Après un cru exceptionnel en 2022, la Belgique revient défendre ses couleurs à Cannes

Le Festival de Cannes se tiendra du 16 au 27 mai dans la ville côtière française.

76e festival international du film de Cannes
Le Festival de Cannes débute demain. ©PHOTOPQR / Dylan Meiffret

Après un triplé gagnant dans la prestigieuse compétition cannoise en 2022, la Belgique viendra à nouveau dévoiler son savoir-faire cinématographique sur la Croisette, à partir de mardi. Au vu du palmarès belge exceptionnel de l'an dernier, cette 76e édition du Festival de Cannes n'aura clairement pas la même saveur que l'édition précédente mais nombre de productions et coproductions peuvent cette année encore espérer briller dans leurs catégories respectives.

Prix spécial du 75e anniversaire pour Tori et Lokita en 2022, les frères Dardenne seront ainsi représentés cette année en compétition sur la Croisette par le biais de leur société de production "Les films du fleuve", impliquée dans The Old Oak du Britannique Ken Loach, avec lequel ils ont déjà travaillé à plusieurs reprises par le passé. Le festival, qui se tiendra du 16 au 27 mai, s'ouvrira qui plus est avec une autre de leur coproduction, à savoir Jeanne du Barry de la Française Maïwenn, qui signe le grand retour de Johnny Depp.

La Belgique bien présente dans la section "Un Certain Regard"

Toujours en sélection officielle, la section "Un Certain Regard", qui vise à mettre à l'honneur des œuvres audacieuses et originales de cinéastes encore peu connus, aura aussi sa touche belge grâce à des coproductions comme Les Meutes du Marocain Kamal Lazraq, soutenu par Beluga Tree et qui a bénéficié de l'aide de la Fédération Wallonie-Bruxelles (FWB), et La Rosalie de la Française Stéphanie Di Giusto, coproduit par Artémis Productions. Quant à Virginie Efira, elle sera à l'affiche de Rien à Perdre d'une autre Française, Delphine Deloget.

Mais c'est surtout le long métrage Augure, de l'artiste belgo-congolais Baloji, qui attirera l'attention à "Un Certain Regard". Tourné entre la Belgique et la République démocratique du Congo, Augure - avec à l'affiche les Belges Marc Zinga et Lucie Debay - est produit par Wrong Men, notamment avec l'aide du Centre du cinéma de la Fédération Wallonie-Bruxelles, de screen.brussels, du tax shelter du gouvernement fédéral belge.
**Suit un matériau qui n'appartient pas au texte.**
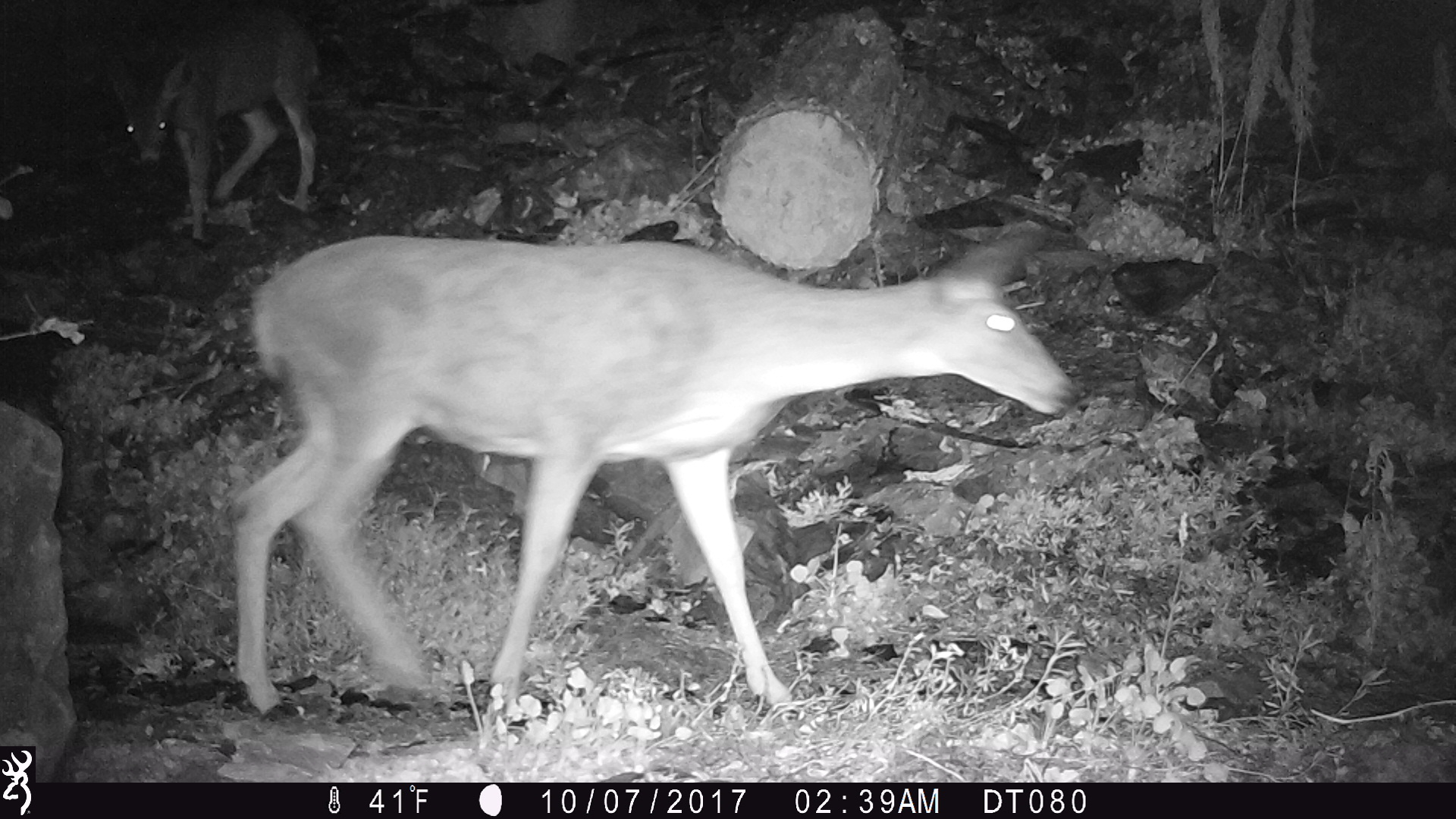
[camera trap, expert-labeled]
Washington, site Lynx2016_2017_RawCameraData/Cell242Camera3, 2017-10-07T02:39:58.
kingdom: Animalia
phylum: Chordata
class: Mammalia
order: Artiodactyla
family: Cervidae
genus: Odocoileus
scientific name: Odocoileus hemionus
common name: mule deer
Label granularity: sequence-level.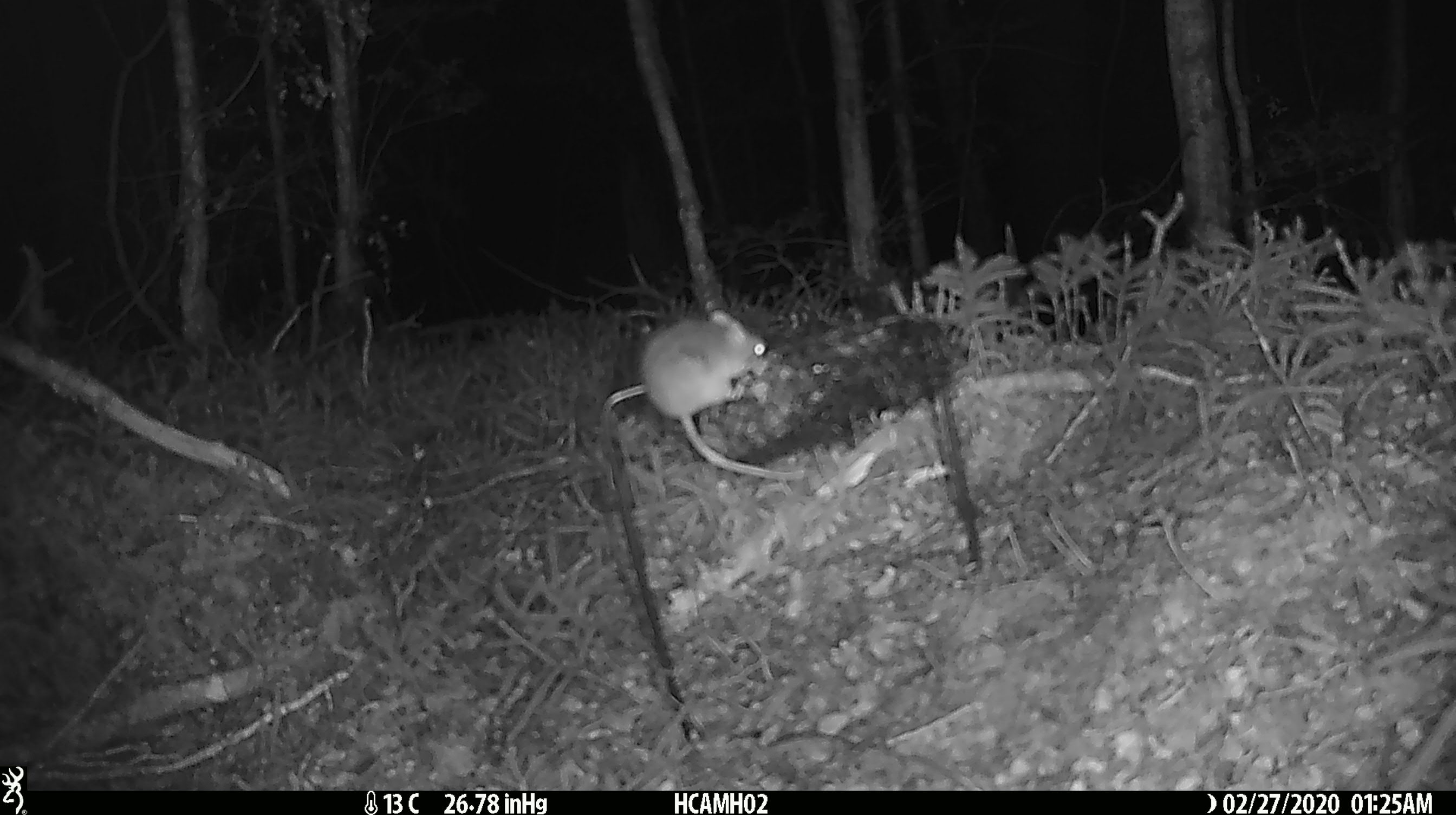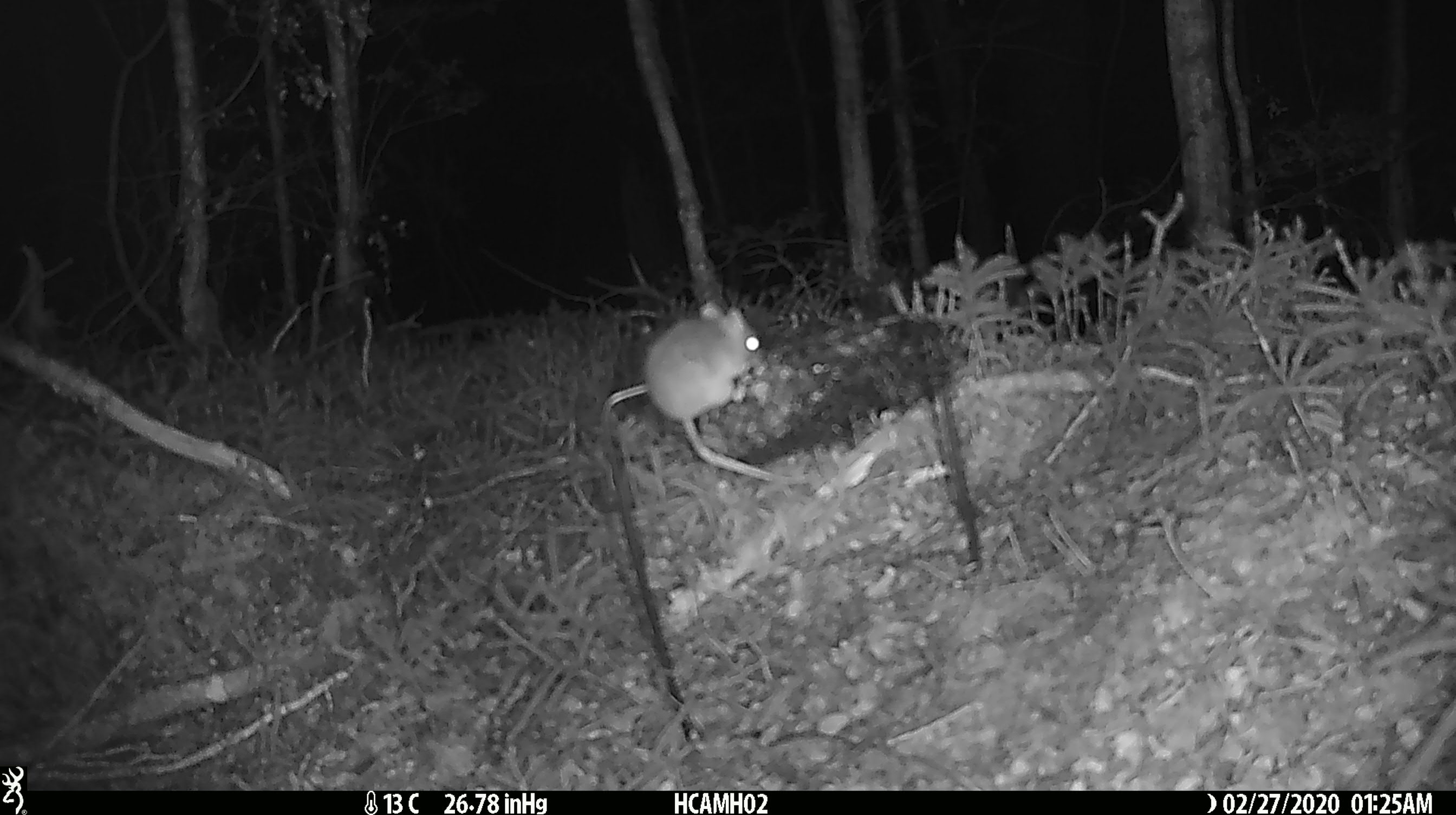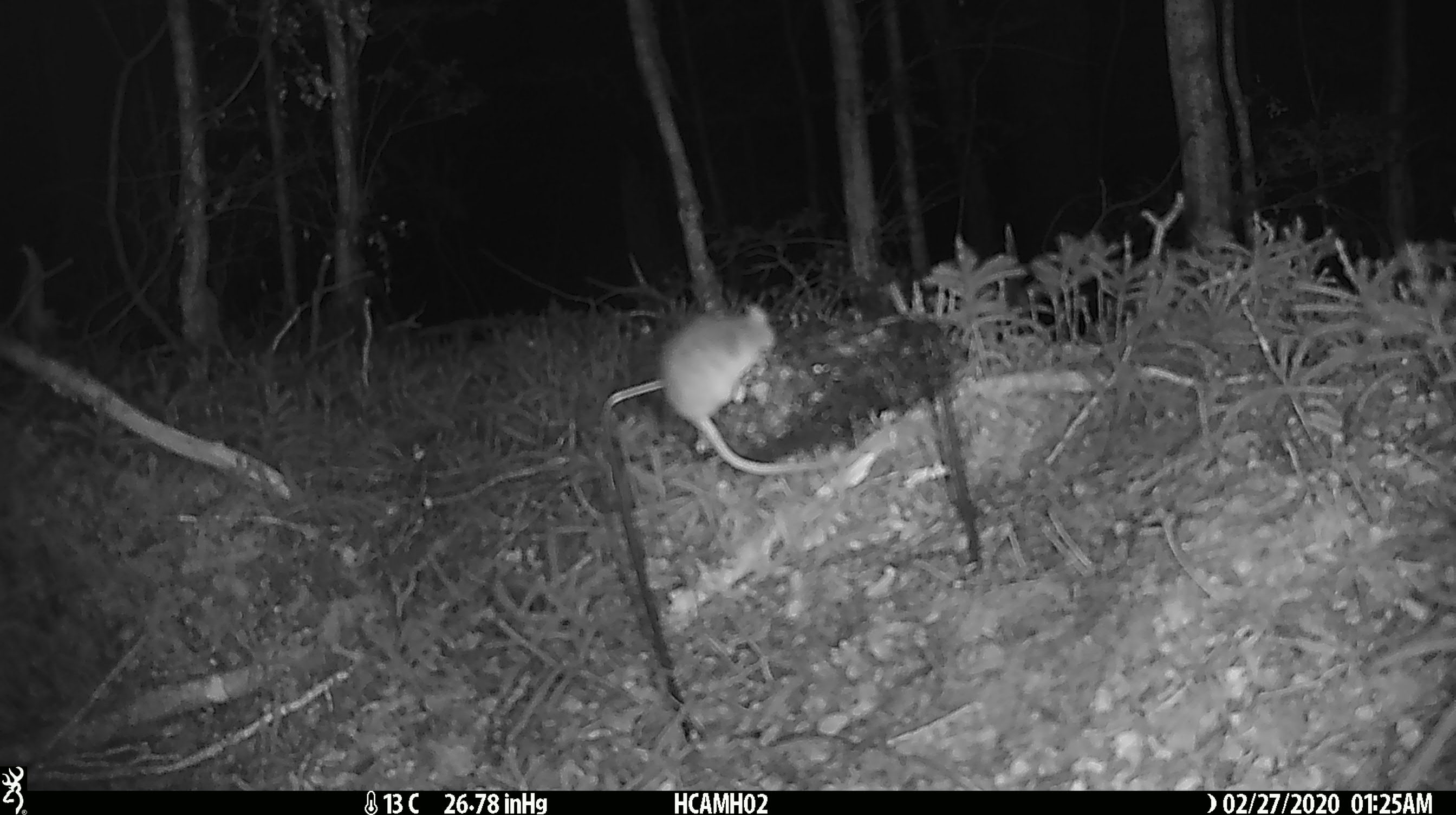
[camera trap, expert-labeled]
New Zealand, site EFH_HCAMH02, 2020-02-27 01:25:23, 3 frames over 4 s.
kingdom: Animalia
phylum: Chordata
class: Mammalia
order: Rodentia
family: Muridae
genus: Mus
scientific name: Mus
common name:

À noter également que l'ensemble des films dans cette catégorie seront départagés par un jury, auquel prendra part l'actrice belge Émilie Dequenne.

Des jeunes talents belges

En ce qui concerne Cannes Première, qui est consacrée aux cinéastes confirmés non retenus en compétition, la section accueillera entre autres Le Temps d'aimer de la Française Katell Quillevéré, coproduit par Frakas Production et soutenu par la FWB, et Bonnard, Pierre et Marthe de son compatriote Martin Provost, avec Cécile de France au casting.

Côté sections parallèles, le Belge Claude Schmitz connaîtra sa première cannoise à la Quinzaine des cinéastes, qui vise à mettre en lumière le travail de jeunes auteurs ainsi qu'à saluer les œuvres de réalisateurs reconnus. Il y présentera son second long métrage, L'Autre Laurens, produit par Wrong Men. Premiers pas sur la Croisette également pour Rosine Mbakam qui dévoilera, là aussi à la Quinzaine, son tout premier long métrage Mambar Pierrette, produit par Tandor Film.

En parallèle, deux autres films belges francophones concourront eux à la Semaine de la Critique, section dédiée à la découverte de jeunes talents. Il s'agira également d'une première à Cannes pour leurs trois réalisateurs. Le duo Ann Sirot et Raphaël Balboni présentera ainsi son second long métrage Le syndrome des amours passées, une comédie romantique sur le parcours d'un couple qui ne parvient pas à avoir d'enfant. Quant à la Namuroise Paloma Sermon-Daï, elle proposera son premier long métrage de fiction Il pleut dans la maison. Autre dernier clin d'oeil à la Belgique à la Semaine de la Critique : la projection annoncée de la coproduction de la société liégeoise GapBusters Vincent doit mourir de Stéphan Castang.